Other than getting burned on a reading lamp
, my day wasn’t so awful. I woke up before eight and took a shower, read a little, watched some Jerry Springer
. Naturally, it was about seemingly normal, if somewhat ugly, women admitting they were prostitutes to the nation and finally letting their families/lover(s) in on the secret. And then came the real shocker
– “surprise, honey, I’m really a man
!” My god. How many men-turned-females are there out there, and why are they all on Jerry Springer? I finally stopped watching the show this morning after the story involving a huge black
man acting like a baby, complete with diaper changing, was advertised. One can only take so much
Sat around feeling bored but relaxed. Contemplated the idea of doing some homework, but common sense told me there was no need for work when I was capable of sleep. Funny how logical that always sounds.

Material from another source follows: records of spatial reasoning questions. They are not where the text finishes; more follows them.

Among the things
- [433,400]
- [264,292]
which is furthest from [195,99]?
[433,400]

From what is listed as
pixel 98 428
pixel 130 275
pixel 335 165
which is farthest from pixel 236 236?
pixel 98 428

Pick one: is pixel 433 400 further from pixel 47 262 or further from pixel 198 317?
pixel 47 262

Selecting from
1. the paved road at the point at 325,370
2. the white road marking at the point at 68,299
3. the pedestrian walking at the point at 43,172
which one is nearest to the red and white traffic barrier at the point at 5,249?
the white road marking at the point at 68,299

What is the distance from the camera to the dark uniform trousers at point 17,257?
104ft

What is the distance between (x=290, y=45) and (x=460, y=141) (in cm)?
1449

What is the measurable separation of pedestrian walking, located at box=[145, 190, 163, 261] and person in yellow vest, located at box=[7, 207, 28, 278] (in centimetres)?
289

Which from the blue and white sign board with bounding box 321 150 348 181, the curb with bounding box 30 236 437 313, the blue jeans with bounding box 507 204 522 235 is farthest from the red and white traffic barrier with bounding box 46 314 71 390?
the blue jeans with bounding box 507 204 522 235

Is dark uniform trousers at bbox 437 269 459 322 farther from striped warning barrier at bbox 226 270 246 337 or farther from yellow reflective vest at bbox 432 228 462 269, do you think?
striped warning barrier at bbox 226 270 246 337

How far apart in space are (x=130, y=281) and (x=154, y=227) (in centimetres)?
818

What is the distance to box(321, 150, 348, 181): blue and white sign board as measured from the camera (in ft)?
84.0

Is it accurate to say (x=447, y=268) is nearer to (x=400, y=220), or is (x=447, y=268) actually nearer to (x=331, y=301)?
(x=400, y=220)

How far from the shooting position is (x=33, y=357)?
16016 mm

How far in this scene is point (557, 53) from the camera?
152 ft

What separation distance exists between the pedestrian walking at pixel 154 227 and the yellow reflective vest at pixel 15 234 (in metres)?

Had to go to French class at one and talked about the Islamic religion in relation to a francophone writer from Morocco. There just happened to be two Muslims in my class, so this discussion got quite detailed. I found it interesting.

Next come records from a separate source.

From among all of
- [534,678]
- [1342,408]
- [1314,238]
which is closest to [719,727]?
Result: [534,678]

When I made it back home around quarter after two, my brother informed me that he needed to use my debit card to buy his girlfriend a $430 engagement ring. The occasion? Her sixteenth birthday. I reluctantly agreed after he promised to pay me back as soon as possible. Sheena, the girlfriend, had picked the ring out a little while ago and had been telling Adam (my bro) how much she would love him if he bought it for her. The bad news? She wants another ring for Christmas. Bitch.
Went shopping with my mother when she got home from work. I wasn’t too enthused to spend a few hours looking through stores, so she all but begged me to accompany her. I couldn’t refuse. We went to Target, Office Max, and Barnes and Noble. I bought some Herbal Essence shampoo and a bar of soap.
When mom and I were on the way back across the parking lot, we saw a mother wandering down the sidewalk with a two year old little girl in a pink coat trailing about twenty feet behind her. The little girl was walking in the road, and the mother didn’t care. Such sights are upsetting.
Overall, I have decided I have a problem with saying NO to my immediate family members. Today, it cost me exactly four hundred thirty dollars, half an hour of driving time to and from Kay Jewelers, as well as two hours fifteen minutes of tedious boredom and fatigue from running around after my mother.